#### Directions for this task:
Write out the part of the post on war and technology below, starting with "World War II" and going on through "to develop AI.".

[extropy-chat] Bluff and the Darwin award
BillK
pharos at gmail.com
Tue May 16 11:09:46 UTC 2006
On 5/16/06, The Avantguardian wrote:
<snip>
> Or pummeled by an asteroid we saw coming for 30 years
> because we wasted so much money defending against
> bogey-men like Iraqi WMD, the "war on terror", and
> grey-goo.
>
Please don't turn my response into a political for- against- Iraq war argument.
That is not the point.
But hasn't war always been a major driver of technological progress?
Going right back to the wheel and the war chariot.
In peacetime, humans fall back into comfortable bureaucratic
structures, lots of meetings, much discussion and arguments, pay
rises, conferences, etc. but precious little actual progress.
In wartime the economy funds industrialisation to expand weapons
research and production to support the war. Satellites and GPS were
military developments.
World War II produced: (plus many smaller inventions)
radar, electronics (which led to computers), jet aircraft, aircraft
carriers, rockets (ballistic missiles) and atomic research (the Bomb).
The Iraq war is driving:
remote-control aircraft, self-guided vehicles, language translation
technology, medical treatment advances, bionic limbs, see-through
buildings radar, computer networking for command-and-control, database
technology and data mining (for the war against terrorism), fuel cell
tech (to remove dependency on batteries and oil), non-lethal weapons
(where terrorists mix with civilians), advanced detectors, sensors and
scanners, advanced materials for armour and monitoring, and probably
everything DARPA is working on.
So it may take a war effort to develop AI.
That seems to be happening already with DARPA's self guided vehicles.

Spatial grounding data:

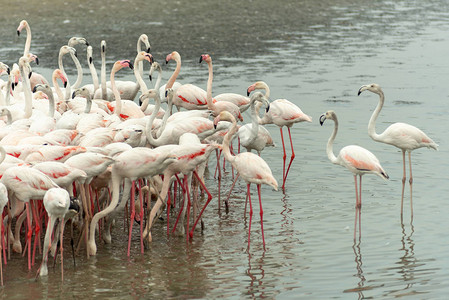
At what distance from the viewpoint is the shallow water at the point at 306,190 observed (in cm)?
756

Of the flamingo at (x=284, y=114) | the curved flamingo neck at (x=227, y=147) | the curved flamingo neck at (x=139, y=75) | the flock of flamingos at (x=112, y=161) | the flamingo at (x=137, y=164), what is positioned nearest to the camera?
the flock of flamingos at (x=112, y=161)

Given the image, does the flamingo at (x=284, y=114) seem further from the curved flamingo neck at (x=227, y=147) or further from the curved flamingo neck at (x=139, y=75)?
the curved flamingo neck at (x=227, y=147)

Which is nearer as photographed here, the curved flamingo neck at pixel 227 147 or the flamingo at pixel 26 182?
the flamingo at pixel 26 182

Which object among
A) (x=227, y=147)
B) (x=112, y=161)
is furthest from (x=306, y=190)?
(x=112, y=161)

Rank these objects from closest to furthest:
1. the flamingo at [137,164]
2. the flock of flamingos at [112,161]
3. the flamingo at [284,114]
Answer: the flock of flamingos at [112,161], the flamingo at [137,164], the flamingo at [284,114]

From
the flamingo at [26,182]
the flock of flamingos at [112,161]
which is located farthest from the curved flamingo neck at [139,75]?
the flamingo at [26,182]

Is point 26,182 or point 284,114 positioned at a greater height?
point 284,114

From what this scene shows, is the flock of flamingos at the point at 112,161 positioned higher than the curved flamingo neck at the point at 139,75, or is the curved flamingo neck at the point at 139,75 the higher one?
the curved flamingo neck at the point at 139,75

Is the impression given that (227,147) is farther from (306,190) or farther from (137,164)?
(306,190)

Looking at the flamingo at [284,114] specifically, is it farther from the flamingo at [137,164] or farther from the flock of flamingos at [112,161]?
the flamingo at [137,164]

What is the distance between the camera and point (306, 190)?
1045 cm

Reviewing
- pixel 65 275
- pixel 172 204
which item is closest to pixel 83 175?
pixel 65 275

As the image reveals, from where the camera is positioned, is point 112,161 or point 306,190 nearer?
point 112,161

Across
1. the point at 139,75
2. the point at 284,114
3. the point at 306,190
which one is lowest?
the point at 306,190
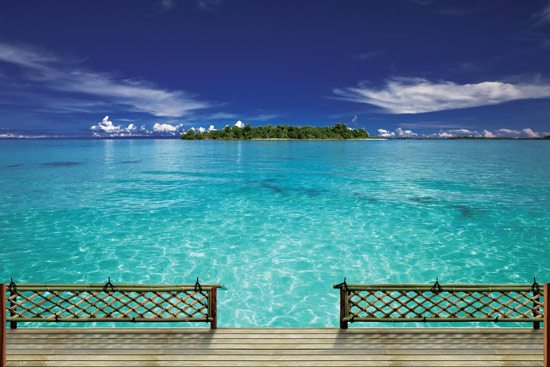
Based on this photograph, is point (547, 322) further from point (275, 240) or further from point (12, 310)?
point (275, 240)

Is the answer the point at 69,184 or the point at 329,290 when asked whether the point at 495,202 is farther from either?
the point at 69,184

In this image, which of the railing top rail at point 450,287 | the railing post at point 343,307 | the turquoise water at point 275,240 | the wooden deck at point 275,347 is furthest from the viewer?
the turquoise water at point 275,240

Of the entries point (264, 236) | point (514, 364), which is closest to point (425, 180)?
point (264, 236)

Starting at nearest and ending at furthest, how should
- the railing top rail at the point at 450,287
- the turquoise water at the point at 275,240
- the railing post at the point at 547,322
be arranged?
1. the railing post at the point at 547,322
2. the railing top rail at the point at 450,287
3. the turquoise water at the point at 275,240

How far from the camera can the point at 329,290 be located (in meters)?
16.3

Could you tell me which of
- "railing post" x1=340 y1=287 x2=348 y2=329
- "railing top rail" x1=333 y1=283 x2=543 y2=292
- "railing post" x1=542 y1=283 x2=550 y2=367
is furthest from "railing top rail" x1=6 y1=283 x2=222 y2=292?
"railing post" x1=542 y1=283 x2=550 y2=367

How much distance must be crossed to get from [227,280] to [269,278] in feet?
7.64

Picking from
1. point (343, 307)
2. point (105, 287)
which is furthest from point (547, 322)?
point (105, 287)

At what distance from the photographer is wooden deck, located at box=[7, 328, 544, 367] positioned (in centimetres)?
739

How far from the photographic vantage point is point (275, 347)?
7871 mm

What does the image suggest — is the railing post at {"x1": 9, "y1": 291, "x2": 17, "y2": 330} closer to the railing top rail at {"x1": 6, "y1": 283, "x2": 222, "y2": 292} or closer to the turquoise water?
the railing top rail at {"x1": 6, "y1": 283, "x2": 222, "y2": 292}

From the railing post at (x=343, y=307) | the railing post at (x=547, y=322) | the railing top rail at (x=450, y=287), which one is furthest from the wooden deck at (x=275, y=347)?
the railing post at (x=547, y=322)

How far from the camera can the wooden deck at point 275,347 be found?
7387 mm

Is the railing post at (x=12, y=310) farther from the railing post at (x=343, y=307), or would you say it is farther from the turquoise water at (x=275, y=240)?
the railing post at (x=343, y=307)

#### Task answer:
World War II produced: (plus many smaller inventions)
radar, electronics (which led to computers), jet aircraft, aircraft
carriers, rockets (ballistic missiles) and atomic research (the Bomb).
The Iraq war is driving:
remote-control aircraft, self-guided vehicles, language translation
technology, medical treatment advances, bionic limbs, see-through
buildings radar, computer networking for command-and-control, database
technology and data mining (for the war against terrorism), fuel cell
tech (to remove dependency on batteries and oil), non-lethal weapons
(where terrorists mix with civilians), advanced detectors, sensors and
scanners, advanced materials for armour and monitoring, and probably
everything DARPA is working on.
So it may take a war effort to develop AI.